It is a club forever famous for its association with perhaps the greatest player of them all – Diego Armando Maradona.

Associación Atlética Argentinos Juniors were founded in the Villa Crespo neighbourhood of Buenos Aires on 14th August 1904 and the club owes its origins to a group of young people eager to pay observance to May Day; the International day of the worker.

A group of men imbued with socialist ideology named a team the Mártires de Chicago or the ‘Martyrs of Chicago’ in homage to the eight anarchists who were imprisoned and hanged after the famous 1886 Haymarket Workers Riot in Chicago – an event commonly regarded as being the origin of traditional May Day observance.

In 1917 the socialist roots of the club were further symbolised when red team shirts were adopted.

These days the socialist connotations may not be so obvious and the club is more known for an association with insects given the nickname of El Bicho or ‘The Bug’.  Many images of beetles, ants or ladybirds can be seen in club imagery and fan graffiti.

Given the hundreds of players who have come through the club ranks the club are also known as El Semillero – or the nursery seed garden.   The likes of Maradona, Redondo, Juan Roman Riquelme, Cambiasso, Batista, Carlos Mac Alister and Fillol have all come through the club’s youth divisions to name only a few.

If Maradona is the club’s best ever player so the year of 1985 witnessed the club’s greatest ever achievement.

This was the year the Copa Libertadores was won with America de Cali of Colombia beaten in the final.

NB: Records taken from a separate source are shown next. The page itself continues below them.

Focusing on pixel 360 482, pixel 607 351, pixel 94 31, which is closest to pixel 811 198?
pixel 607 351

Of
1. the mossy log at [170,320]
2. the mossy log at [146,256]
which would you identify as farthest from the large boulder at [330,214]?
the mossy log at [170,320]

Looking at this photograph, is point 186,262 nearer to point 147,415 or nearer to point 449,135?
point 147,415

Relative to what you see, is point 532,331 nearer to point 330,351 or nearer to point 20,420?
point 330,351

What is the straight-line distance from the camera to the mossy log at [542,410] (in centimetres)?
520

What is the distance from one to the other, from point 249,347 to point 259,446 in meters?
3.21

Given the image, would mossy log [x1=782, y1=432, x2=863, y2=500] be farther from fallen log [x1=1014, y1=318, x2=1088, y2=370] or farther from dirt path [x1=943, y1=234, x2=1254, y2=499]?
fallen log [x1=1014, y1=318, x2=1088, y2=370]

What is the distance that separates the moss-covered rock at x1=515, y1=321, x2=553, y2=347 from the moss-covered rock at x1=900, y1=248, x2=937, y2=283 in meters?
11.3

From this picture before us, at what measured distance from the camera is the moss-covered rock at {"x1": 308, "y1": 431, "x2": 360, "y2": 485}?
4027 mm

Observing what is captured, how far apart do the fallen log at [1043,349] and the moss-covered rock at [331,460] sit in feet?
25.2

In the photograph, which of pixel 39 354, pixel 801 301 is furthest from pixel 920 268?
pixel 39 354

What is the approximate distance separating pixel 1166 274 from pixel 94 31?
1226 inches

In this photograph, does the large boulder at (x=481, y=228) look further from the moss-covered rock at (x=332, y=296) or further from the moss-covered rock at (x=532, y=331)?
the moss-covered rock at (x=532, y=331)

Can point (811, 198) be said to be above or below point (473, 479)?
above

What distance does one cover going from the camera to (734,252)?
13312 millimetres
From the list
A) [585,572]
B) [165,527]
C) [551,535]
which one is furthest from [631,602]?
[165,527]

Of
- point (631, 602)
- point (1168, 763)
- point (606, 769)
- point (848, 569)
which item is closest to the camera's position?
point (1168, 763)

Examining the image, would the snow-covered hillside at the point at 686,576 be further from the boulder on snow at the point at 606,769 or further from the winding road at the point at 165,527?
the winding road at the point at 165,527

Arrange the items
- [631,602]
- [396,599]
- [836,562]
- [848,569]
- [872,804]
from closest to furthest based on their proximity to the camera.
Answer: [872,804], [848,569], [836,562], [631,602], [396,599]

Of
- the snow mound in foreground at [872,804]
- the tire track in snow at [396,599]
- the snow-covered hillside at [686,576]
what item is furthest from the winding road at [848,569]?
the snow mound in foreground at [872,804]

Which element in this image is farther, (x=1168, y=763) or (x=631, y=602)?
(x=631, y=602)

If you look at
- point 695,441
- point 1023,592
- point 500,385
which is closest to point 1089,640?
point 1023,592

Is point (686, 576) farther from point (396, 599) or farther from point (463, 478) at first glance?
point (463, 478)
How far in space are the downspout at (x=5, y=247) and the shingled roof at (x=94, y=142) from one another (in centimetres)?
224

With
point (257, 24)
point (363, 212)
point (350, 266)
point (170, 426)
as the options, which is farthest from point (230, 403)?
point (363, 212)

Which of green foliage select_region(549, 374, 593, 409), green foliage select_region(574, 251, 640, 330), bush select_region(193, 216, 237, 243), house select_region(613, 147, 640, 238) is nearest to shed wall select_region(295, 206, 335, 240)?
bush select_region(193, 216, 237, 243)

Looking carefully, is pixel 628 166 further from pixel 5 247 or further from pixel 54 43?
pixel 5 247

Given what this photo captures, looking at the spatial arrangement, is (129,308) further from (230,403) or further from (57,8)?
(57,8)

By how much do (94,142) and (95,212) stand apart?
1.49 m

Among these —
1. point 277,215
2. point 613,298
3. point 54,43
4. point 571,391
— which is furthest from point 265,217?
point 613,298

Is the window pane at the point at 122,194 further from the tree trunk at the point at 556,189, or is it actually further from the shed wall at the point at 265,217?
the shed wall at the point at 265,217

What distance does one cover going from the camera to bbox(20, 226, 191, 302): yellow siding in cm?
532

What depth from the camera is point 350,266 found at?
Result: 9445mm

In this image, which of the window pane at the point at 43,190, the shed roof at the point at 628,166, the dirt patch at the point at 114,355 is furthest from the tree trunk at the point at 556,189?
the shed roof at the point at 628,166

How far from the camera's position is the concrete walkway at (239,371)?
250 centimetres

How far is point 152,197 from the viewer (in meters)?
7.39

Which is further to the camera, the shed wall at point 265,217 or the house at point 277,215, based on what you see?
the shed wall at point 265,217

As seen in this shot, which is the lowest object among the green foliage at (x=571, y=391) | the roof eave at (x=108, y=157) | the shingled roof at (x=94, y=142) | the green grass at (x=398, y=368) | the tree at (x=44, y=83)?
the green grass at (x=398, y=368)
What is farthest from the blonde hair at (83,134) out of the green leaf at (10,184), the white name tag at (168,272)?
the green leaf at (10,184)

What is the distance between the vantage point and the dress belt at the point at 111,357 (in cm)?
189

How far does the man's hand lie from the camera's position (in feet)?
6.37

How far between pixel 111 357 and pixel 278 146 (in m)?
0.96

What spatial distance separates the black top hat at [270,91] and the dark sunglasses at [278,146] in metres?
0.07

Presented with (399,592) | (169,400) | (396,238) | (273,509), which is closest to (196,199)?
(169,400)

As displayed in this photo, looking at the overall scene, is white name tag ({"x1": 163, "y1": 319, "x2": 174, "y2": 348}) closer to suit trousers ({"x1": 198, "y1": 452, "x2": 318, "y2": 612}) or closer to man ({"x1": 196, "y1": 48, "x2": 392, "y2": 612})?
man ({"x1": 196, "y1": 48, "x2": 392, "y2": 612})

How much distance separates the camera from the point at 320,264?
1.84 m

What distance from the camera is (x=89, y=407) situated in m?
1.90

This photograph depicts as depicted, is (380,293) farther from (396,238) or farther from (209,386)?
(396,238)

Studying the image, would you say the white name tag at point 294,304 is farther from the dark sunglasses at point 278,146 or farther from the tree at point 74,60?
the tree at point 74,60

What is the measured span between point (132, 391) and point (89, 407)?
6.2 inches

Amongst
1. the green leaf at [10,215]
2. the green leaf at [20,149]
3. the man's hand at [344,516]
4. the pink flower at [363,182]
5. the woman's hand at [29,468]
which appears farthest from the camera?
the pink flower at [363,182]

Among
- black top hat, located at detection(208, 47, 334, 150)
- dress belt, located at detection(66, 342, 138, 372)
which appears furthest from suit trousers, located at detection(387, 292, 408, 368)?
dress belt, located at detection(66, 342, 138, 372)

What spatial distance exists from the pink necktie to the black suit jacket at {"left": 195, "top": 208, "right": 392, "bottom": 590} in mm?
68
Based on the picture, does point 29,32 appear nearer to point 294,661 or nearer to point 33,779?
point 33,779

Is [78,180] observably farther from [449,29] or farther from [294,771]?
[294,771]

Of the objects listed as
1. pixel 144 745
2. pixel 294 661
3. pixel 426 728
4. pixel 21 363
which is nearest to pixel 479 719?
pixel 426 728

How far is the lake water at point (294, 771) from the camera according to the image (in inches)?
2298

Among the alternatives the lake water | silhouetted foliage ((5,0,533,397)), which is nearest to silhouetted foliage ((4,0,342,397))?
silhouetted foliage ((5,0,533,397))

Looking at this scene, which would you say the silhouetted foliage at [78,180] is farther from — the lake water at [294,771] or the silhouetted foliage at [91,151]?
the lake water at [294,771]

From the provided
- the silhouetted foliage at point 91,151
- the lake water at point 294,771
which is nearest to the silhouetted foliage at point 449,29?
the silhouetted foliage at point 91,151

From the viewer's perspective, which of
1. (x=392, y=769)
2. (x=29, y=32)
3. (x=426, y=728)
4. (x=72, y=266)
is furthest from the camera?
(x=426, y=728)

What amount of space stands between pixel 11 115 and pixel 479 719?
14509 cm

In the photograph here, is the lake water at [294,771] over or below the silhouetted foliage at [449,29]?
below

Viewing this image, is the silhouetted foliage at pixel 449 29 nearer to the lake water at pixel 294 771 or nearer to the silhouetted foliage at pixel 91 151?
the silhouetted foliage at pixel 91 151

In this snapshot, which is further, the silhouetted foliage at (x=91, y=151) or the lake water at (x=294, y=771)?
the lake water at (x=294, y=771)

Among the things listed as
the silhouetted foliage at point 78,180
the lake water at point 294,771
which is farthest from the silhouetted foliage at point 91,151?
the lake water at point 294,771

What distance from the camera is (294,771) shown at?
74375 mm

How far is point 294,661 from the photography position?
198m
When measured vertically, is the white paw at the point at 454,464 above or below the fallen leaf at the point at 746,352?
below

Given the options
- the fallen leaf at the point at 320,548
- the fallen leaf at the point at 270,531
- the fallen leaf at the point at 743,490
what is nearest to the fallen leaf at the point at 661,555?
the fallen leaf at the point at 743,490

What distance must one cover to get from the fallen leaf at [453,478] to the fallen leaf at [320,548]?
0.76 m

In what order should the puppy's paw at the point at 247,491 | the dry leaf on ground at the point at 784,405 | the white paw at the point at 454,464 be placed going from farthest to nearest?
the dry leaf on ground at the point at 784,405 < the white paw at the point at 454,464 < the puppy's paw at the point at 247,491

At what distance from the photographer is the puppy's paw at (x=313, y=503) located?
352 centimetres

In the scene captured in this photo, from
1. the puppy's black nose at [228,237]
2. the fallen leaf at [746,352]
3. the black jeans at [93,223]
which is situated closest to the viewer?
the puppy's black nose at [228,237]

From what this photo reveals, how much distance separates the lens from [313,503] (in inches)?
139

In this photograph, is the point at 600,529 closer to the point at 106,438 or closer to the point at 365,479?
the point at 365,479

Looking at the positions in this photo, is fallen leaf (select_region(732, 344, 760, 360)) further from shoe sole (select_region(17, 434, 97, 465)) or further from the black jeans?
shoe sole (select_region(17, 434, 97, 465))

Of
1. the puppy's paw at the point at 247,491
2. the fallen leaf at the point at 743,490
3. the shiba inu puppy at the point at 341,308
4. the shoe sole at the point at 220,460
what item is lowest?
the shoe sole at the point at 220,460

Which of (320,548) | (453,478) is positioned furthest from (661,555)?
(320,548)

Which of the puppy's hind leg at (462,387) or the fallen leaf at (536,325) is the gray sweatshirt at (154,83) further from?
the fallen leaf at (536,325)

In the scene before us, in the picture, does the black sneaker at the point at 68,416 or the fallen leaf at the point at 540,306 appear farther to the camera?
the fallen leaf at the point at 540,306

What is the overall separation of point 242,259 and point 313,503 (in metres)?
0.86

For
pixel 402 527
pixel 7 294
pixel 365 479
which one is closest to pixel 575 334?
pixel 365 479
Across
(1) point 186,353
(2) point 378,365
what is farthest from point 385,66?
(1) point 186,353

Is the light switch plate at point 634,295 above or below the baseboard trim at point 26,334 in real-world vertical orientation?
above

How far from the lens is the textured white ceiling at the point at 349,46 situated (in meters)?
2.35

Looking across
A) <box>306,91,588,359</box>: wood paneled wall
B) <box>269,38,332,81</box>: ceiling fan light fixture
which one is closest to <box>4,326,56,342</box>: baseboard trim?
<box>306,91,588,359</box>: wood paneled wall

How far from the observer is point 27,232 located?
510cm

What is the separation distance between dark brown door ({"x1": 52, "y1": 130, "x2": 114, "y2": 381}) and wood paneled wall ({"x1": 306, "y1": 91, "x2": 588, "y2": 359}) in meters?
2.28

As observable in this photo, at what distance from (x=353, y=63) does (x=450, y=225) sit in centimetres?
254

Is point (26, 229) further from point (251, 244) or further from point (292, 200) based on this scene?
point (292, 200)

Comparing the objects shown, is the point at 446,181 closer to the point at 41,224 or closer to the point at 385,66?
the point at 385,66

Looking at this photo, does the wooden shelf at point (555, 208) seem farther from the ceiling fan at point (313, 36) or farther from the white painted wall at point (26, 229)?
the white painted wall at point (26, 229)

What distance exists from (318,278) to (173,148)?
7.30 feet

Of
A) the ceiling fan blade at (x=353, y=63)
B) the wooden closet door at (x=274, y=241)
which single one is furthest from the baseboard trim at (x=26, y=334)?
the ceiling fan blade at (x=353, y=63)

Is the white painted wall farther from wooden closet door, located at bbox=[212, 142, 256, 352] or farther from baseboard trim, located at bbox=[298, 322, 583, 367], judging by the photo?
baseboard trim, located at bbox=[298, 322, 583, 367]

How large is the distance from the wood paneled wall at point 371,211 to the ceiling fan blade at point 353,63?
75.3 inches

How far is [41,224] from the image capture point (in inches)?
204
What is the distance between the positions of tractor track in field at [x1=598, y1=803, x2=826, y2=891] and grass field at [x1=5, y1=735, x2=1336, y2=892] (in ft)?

The following year saw the Argentine national team and the club’s most famous son Diego Maradona lift the World Cup in Mexico City.

Argentinos Juniors have played on the location of the current stadium since 1940.  During the 1980’s the football club moved to a ground share with Ferro Carril Oeste and money from transfer fees were invested in developing a multi-sport complex at the Las Malvinas complex.

But in 1995 moves were put in place to redevelop the old wooden stadium in La Paternal and in 2003 the Diego Armando Maradona Stadium was opened although it was originally known as Estadio de la Asociación Atlética Argentinos Juniors.  The club celebrated its centenary in a newly redeveloped home.

Like many famous Argentina sides, the exterior of the stadium is adorned with colourful club imagery, past heroes, symbols and iconic wording about the club.  Neat, compact with both open and roofed stands it remains one of the better inner city stadia in Buenos Aires even if the club have fallen from previous heights.